Agent skill

building-threat-intelligence-enrichment-in-splunk

Build automated threat intelligence enrichment pipelines in Splunk Enterprise Security using lookup tables, modular inputs, and the Threat Intelligence Framework.

View SKILL.md on GitHub Repository
Stars 0
Forks 0

Install this agent skill to your Project

npx add-skill https://github.com/autohandai/community-skills/tree/main/building-threat-intelligence-enrichment-in-splunk

SKILL.md

Building Threat Intelligence Enrichment in Splunk

Overview

Splunk's Threat Intelligence Framework in Enterprise Security enables SOC teams to automatically correlate indicators of compromise (IOCs) against security events. The framework ingests threat feeds, normalizes indicators into KV Store collections, and uses lookup-based correlation searches to flag matching events. Splunk Threat Intelligence Management centralizes collection, normalization, and enrichment from multiple sources, reducing triage time by providing analysts with immediate context.

Prerequisites

  • Splunk Enterprise Security (ES) 7.x or later
  • Threat Intelligence Management add-on or Threat Intelligence Framework
  • API keys for external threat intelligence feeds (MISP, OTX, VirusTotal, AbuseIPDB)
  • KV Store enabled and properly configured
  • Admin access for modular input configuration

Threat Intelligence Framework Architecture

External TI Sources (STIX/TAXII, CSV, API)
    |
    v
Modular Inputs (download and parse feeds)
    |
    v
KV Store Collections (normalized IOC storage)
    |-- ip_intel
    |-- domain_intel
    |-- file_intel
    |-- url_intel
    |-- email_intel
    |
    v
Threat Intelligence Lookups
    |
    v
Correlation Searches (match events against IOCs)
    |
    v
Notable Events (enriched with TI context)

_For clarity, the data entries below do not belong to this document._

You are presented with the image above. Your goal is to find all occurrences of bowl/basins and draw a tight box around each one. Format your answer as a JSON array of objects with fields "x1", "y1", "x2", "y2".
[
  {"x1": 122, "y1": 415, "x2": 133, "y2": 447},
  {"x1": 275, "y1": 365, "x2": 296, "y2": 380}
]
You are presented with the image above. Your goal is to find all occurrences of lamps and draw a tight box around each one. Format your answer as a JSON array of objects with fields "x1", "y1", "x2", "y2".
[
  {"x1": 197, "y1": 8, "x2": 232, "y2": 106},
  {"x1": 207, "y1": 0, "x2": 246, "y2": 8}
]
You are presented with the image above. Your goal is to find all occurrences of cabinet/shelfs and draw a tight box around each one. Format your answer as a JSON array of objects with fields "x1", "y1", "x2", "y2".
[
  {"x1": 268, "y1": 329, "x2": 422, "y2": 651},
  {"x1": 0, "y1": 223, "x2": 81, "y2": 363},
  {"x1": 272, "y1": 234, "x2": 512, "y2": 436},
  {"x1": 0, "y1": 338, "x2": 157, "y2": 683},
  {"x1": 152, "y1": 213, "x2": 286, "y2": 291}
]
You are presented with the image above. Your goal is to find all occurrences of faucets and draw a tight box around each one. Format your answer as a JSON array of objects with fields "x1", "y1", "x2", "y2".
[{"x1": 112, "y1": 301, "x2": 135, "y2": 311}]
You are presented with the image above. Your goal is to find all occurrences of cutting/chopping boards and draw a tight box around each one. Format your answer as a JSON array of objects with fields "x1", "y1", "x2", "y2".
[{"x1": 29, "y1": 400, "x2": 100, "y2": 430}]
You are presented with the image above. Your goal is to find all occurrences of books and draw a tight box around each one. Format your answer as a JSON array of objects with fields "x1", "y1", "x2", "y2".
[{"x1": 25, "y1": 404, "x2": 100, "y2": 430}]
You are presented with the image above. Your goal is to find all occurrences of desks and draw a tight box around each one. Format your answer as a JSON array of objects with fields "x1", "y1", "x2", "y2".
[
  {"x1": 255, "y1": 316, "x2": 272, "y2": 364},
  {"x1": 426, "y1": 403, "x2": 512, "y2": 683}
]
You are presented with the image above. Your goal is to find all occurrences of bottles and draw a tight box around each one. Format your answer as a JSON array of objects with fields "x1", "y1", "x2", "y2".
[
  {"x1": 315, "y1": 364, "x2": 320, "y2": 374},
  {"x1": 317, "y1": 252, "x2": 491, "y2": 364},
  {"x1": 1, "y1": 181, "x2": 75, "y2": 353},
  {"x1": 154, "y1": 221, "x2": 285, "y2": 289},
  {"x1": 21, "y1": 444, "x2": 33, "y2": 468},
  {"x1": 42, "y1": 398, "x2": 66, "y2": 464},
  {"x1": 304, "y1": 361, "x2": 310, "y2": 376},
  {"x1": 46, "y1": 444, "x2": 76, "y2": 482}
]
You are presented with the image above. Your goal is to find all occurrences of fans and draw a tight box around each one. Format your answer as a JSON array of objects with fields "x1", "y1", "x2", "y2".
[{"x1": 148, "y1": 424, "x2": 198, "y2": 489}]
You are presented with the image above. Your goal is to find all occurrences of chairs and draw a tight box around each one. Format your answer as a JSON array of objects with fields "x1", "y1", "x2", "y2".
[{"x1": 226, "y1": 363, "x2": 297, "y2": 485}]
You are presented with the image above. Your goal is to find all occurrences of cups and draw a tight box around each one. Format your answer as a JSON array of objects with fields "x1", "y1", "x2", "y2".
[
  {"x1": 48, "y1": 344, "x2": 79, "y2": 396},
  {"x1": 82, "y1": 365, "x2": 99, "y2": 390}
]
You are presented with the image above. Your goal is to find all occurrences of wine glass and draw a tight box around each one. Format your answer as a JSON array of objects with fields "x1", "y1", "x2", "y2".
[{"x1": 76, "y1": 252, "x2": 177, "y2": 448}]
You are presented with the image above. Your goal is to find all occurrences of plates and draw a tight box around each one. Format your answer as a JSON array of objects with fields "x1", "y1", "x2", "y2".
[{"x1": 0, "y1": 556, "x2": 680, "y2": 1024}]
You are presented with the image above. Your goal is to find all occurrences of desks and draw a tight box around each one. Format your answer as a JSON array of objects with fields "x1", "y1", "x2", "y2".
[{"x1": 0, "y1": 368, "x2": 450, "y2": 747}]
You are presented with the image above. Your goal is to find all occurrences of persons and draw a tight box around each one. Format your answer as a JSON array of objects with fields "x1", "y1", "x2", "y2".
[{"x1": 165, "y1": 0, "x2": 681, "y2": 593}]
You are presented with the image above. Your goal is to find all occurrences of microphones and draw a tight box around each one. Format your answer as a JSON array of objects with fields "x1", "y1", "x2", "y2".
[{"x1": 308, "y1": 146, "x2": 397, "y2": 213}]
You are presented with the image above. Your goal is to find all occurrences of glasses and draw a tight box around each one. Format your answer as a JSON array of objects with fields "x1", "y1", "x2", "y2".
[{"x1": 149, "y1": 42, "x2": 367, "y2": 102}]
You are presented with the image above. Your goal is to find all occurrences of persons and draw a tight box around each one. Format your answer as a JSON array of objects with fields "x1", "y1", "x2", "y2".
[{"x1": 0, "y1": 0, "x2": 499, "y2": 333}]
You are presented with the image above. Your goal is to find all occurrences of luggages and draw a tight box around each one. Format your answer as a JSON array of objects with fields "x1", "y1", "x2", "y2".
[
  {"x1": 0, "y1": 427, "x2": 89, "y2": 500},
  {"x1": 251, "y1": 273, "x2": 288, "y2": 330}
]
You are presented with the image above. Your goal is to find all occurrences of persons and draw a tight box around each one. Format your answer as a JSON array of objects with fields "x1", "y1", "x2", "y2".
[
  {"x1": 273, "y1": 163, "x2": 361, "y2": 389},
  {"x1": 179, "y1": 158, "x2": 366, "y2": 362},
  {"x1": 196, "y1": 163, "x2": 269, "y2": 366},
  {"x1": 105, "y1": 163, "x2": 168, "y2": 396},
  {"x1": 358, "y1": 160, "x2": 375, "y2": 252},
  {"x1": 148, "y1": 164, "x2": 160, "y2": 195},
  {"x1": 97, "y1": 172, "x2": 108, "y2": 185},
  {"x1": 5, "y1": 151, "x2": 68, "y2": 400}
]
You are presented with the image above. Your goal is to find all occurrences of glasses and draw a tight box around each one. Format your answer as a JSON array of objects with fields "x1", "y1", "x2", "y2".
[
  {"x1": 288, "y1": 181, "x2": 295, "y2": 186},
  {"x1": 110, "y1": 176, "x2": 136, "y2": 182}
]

Configuring Threat Intelligence Sources

STIX/TAXII Feed Integration

conf
# inputs.conf - TAXII feed configuration
[threatlist://taxii_feed_example]
description = TAXII 2.1 Threat Feed
type = taxii
url = https://threatfeed.example.com/taxii2/
collection = threat-indicators-v21
polling_interval = 3600
api_key = <encrypted_api_key>
disabled = false

CSV-Based Threat List

conf
# inputs.conf - CSV threat list
[threatlist://custom_blocklist]
description = Internal threat blocklist
type = csv
url = https://internal.company.com/threat-feeds/blocklist.csv
polling_interval = 1800
disabled = false

Custom Modular Input for API-Based Feeds

python
# bin/threatfeed_otx.py - OTX AlienVault feed collector
import json
import sys
import requests
from splunklib.modularinput import Script, Scheme, Argument, Event


class OTXFeedInput(Script):
    def get_scheme(self):
        scheme = Scheme("OTX AlienVault Feed")
        scheme.description = "Collects IOCs from AlienVault OTX"
        scheme.use_external_validation = False
        scheme.streaming_mode = Scheme.streaming_mode_xml

        api_key_arg = Argument("api_key")
        api_key_arg.data_type = Argument.data_type_string
        api_key_arg.required_on_create = True
        scheme.add_argument(api_key_arg)

        pulse_days_arg = Argument("pulse_days")
        pulse_days_arg.data_type = Argument.data_type_number
        pulse_days_arg.required_on_create = False
        scheme.add_argument(pulse_days_arg)

        return scheme

    def stream_events(self, inputs, ew):
        for input_name, input_item in inputs.inputs.items():
            api_key = input_item["api_key"]
            pulse_days = int(input_item.get("pulse_days", 30))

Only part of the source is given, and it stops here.